There were those who were discouraged and (reading between the lines) wondering if it was time to hold a big rummage sale, unload all these musty, unused books and lock the doors for good. I can’t honestly blame them. Everywhere you go, there are people proclaiming the end of everything this room seems to be about: The End of Books! The End of the Mainline Church! The End of How It Used To Be! It gets discouraging. As forward thinking as I try to be, I get discouraged. I remember ye goode olde days when we went to the library and saved pennies for the weekly Scholastic book order. I remember when church attendance was a given and no sports, concerts — or even in my hometown, shopping — took place on Wednesday night because that was Church Night. We had only three TV channels, and we were grateful for that, dammnit!

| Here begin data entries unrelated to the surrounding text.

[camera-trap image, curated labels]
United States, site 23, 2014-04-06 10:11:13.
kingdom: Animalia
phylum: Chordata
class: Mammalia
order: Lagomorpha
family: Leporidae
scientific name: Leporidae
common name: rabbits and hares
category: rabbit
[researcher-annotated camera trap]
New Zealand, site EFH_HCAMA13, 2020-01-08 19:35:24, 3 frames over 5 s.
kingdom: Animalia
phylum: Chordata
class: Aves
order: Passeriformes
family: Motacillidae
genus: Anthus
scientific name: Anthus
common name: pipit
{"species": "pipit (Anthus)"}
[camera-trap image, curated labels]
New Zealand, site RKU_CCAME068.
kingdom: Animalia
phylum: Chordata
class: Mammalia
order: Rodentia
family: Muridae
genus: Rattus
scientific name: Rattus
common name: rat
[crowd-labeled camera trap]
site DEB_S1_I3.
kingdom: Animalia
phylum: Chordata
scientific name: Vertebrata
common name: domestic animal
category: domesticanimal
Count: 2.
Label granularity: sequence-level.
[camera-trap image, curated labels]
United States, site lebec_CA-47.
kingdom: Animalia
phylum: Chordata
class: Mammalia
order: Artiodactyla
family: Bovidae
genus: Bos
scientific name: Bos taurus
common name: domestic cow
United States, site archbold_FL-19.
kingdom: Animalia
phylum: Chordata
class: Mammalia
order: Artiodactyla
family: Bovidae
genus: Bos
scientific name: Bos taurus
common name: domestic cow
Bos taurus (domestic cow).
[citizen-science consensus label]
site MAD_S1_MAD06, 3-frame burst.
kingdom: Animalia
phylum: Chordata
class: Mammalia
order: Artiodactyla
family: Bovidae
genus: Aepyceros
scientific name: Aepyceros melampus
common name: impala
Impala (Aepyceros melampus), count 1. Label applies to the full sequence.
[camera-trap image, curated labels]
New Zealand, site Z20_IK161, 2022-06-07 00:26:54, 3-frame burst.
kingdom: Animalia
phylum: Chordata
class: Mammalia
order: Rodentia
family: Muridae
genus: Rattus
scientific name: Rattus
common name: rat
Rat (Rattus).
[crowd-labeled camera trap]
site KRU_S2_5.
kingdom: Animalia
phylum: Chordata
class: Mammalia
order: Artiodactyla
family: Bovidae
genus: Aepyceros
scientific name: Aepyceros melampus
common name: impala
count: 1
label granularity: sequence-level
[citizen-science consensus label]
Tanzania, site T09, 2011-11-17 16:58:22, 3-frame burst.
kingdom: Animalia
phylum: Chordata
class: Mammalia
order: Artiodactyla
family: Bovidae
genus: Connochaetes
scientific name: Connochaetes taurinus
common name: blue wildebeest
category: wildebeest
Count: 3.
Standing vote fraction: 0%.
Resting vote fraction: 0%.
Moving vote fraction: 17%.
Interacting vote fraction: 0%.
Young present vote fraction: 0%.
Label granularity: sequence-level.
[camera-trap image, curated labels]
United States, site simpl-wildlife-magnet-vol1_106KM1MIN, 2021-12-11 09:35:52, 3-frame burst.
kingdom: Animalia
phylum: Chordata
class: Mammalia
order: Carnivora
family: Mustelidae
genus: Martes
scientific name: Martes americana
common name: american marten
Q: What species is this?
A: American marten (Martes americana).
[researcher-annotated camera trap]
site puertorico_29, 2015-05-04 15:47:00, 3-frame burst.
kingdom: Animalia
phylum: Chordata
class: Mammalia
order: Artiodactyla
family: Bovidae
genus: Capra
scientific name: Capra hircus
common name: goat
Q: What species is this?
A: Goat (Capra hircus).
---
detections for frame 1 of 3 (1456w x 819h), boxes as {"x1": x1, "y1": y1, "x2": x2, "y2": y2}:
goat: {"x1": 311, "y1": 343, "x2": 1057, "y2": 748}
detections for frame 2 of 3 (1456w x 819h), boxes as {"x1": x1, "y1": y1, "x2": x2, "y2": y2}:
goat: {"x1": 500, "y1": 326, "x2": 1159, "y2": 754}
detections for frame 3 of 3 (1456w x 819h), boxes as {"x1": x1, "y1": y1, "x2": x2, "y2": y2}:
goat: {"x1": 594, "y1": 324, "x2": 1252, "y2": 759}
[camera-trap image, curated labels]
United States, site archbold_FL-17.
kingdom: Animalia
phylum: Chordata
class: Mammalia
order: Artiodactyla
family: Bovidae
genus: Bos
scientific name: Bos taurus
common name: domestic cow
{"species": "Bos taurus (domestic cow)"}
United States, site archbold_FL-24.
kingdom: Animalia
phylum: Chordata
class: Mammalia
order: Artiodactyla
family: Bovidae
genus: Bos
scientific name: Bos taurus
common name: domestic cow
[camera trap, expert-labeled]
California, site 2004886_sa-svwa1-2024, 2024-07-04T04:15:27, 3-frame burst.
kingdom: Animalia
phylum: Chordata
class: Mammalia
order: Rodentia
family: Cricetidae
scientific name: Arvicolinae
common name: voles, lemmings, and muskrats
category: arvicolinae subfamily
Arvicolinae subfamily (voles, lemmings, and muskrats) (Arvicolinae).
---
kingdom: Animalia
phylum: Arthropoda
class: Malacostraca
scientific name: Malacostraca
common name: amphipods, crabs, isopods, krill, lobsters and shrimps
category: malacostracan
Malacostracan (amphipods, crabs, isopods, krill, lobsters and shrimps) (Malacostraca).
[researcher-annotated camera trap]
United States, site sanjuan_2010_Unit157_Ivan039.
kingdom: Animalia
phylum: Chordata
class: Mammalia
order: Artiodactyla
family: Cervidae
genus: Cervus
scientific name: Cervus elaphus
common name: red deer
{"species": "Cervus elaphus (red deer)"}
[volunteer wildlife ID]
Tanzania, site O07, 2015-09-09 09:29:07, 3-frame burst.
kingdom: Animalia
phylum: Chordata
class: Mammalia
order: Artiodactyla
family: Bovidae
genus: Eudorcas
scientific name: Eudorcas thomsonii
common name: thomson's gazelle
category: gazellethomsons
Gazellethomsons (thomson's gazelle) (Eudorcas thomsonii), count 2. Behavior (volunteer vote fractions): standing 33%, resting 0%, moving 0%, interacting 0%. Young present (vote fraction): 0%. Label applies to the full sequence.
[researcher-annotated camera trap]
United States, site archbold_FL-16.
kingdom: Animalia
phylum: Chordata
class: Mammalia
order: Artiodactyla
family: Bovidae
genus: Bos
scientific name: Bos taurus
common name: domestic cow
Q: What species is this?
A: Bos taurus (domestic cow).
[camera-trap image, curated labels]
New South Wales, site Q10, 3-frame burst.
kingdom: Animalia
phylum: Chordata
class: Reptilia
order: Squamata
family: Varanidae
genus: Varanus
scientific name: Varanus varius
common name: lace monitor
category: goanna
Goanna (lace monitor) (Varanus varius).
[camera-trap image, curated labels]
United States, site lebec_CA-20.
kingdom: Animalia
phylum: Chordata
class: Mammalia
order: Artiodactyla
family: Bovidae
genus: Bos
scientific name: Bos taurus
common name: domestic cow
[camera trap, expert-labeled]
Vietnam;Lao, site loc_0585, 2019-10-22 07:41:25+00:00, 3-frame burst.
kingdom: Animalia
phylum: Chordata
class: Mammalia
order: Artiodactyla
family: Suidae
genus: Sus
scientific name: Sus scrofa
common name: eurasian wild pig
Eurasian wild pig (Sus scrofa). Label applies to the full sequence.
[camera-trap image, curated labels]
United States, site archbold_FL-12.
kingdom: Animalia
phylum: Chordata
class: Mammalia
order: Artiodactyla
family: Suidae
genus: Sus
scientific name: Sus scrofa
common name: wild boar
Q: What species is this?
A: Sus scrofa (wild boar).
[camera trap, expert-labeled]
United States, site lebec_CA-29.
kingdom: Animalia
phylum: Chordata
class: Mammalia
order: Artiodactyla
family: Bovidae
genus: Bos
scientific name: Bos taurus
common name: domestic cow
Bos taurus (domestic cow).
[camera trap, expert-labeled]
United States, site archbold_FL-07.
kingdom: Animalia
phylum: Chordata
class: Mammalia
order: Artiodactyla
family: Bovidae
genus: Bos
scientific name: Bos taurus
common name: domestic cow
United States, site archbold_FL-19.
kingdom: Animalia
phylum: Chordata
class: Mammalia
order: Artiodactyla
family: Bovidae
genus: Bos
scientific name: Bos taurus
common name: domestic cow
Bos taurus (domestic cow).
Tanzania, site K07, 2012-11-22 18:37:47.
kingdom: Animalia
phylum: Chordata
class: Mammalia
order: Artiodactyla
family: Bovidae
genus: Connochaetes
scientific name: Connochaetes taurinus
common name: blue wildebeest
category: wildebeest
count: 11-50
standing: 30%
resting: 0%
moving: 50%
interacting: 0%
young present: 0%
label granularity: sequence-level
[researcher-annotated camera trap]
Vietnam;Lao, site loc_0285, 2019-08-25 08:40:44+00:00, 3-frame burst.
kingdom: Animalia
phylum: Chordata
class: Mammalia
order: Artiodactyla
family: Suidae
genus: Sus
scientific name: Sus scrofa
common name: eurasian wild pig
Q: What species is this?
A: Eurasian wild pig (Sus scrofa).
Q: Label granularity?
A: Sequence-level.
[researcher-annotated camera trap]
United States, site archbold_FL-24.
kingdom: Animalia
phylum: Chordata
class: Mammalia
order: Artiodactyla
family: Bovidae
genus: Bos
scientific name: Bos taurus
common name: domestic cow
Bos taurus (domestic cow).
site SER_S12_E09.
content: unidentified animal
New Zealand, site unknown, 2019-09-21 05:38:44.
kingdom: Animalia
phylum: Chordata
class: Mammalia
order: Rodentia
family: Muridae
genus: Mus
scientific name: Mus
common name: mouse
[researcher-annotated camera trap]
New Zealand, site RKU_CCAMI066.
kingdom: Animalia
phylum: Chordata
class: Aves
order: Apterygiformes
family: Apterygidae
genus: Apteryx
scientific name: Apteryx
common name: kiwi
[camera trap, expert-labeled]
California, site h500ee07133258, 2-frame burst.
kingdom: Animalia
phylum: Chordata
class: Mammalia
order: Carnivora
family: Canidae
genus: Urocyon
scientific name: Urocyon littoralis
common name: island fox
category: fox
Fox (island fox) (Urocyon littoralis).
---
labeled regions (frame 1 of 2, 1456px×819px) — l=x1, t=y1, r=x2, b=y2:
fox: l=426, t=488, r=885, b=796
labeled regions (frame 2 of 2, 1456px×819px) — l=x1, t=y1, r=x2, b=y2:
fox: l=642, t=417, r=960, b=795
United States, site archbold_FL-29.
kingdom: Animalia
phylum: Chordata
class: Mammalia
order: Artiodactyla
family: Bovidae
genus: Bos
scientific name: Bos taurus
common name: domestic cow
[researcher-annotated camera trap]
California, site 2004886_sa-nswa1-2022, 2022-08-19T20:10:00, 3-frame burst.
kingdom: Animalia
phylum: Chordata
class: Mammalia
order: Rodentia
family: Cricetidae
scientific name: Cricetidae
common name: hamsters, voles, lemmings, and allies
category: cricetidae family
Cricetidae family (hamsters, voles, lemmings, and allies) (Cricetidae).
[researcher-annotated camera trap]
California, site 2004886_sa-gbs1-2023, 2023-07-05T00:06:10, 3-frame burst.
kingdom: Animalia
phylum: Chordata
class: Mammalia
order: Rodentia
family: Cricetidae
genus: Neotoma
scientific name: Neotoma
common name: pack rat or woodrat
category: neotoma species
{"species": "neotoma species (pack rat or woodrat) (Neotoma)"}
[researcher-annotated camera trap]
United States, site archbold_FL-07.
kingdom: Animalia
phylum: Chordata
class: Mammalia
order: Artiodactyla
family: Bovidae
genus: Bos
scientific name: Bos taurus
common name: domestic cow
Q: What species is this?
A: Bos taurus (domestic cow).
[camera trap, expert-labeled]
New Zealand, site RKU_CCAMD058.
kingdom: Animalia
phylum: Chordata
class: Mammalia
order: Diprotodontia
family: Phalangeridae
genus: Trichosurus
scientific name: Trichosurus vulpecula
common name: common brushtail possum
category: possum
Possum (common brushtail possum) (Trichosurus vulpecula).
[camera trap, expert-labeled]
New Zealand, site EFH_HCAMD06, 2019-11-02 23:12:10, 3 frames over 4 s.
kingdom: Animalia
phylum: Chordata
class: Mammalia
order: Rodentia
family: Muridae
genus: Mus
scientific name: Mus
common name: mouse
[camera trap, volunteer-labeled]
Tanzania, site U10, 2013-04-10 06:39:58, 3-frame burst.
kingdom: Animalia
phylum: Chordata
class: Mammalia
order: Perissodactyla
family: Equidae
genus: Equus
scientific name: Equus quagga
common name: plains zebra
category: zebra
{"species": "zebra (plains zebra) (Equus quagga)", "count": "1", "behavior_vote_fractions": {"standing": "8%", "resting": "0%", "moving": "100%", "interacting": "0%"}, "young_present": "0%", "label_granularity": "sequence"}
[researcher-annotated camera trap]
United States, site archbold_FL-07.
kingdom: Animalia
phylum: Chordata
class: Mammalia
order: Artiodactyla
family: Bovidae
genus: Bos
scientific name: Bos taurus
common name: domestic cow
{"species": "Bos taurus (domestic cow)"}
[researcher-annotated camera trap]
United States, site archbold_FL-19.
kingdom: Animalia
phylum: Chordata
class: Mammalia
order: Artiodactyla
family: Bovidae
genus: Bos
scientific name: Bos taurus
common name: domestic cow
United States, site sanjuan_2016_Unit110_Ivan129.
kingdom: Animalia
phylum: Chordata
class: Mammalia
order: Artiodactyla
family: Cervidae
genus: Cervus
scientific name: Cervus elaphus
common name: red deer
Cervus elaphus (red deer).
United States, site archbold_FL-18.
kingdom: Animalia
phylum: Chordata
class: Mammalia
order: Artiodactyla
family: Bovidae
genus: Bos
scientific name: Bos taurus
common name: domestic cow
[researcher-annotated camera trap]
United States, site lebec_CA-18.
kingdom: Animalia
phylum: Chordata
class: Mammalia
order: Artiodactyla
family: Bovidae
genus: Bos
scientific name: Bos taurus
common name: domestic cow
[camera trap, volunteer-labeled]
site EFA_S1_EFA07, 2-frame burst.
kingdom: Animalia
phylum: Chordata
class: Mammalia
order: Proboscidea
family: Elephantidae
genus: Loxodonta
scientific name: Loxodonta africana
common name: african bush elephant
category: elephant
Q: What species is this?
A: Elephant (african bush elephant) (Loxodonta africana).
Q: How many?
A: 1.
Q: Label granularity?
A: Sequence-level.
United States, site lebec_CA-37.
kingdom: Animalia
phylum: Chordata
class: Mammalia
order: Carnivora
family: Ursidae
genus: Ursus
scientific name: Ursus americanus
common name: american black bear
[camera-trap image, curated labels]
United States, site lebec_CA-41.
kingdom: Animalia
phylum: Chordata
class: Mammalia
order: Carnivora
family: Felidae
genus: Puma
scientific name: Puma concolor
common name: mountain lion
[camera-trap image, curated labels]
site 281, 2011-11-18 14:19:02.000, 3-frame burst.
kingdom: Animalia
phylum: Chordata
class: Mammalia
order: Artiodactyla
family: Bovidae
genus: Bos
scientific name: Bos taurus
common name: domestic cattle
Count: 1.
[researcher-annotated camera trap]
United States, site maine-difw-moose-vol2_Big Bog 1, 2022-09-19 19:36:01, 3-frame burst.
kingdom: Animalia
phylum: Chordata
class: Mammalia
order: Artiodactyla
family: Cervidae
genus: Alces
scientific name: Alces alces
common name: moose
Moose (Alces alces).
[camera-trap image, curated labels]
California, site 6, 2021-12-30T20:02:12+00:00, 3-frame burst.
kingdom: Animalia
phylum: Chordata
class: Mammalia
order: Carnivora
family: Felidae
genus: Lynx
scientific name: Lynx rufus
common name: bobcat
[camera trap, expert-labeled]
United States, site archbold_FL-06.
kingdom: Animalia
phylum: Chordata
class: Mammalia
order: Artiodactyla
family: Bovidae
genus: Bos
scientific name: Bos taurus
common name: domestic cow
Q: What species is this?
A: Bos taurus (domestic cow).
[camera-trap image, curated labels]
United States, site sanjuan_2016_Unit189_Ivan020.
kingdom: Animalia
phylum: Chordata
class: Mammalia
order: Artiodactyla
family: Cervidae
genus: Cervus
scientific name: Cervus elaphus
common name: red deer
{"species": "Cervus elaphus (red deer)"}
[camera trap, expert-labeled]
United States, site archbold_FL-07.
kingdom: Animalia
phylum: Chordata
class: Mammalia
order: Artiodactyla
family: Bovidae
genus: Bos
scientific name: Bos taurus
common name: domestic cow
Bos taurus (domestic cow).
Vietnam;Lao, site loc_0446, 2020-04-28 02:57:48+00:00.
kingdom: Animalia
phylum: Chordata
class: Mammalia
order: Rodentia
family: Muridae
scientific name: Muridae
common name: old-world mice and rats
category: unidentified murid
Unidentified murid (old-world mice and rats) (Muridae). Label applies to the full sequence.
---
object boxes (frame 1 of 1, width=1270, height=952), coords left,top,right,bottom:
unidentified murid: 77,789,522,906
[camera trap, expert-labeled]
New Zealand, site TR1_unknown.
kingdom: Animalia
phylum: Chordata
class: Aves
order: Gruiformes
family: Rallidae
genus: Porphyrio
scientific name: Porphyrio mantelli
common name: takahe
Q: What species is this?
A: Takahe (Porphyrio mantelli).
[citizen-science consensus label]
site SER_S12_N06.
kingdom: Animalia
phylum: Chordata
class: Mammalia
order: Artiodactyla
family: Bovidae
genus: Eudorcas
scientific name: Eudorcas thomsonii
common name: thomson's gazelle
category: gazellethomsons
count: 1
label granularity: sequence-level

Despite my sass and sarcasm, I do get being discouraged by the cultural changes happening around us. But I know my discouragement is not truth. I get discouraged because you can’t get 7-UP candy bars anymore but I don’t take that as a sign of the End of Times. Well . . . not often anyway.
But there were a few of us who were oddly energized by the tends we saw. We were wondering if it was time to redefine “resource.” Maybe in these days of next day delivery from Amazon and instant downloads of ebooks and streaming videos, the big resources aren’t books and DVDs and the like. Maybe what people need is someone to help them, when faced with hundreds of choices, pick and choose. If, as Bill Gates once said, Content is King, then Curation is . . . the Grand Visier . . . only less evil?
Over-extended metaphor aside, I do believe curation is an often overlooked resource. Sitting around the table at that meeting we had denominational leaders, professional educators and other well educated passionate people. What if we were able to harness that knowledge and expertise. If we focused not on books checked out but books recommended. If we were able to share what websites, movies and speakers had moved us. I think by the time we adjourned, the optimists had won the day. We will see if we won the year.
But that got me thinking about my own, if not expertise, at least strong opinions. About the books I read and the sites I visit for work, for my own writing and my own development. As I add links and recommendations to the blog, I hope you will consider me one of your, um, grand visiers of the internet. And, you know, those book things.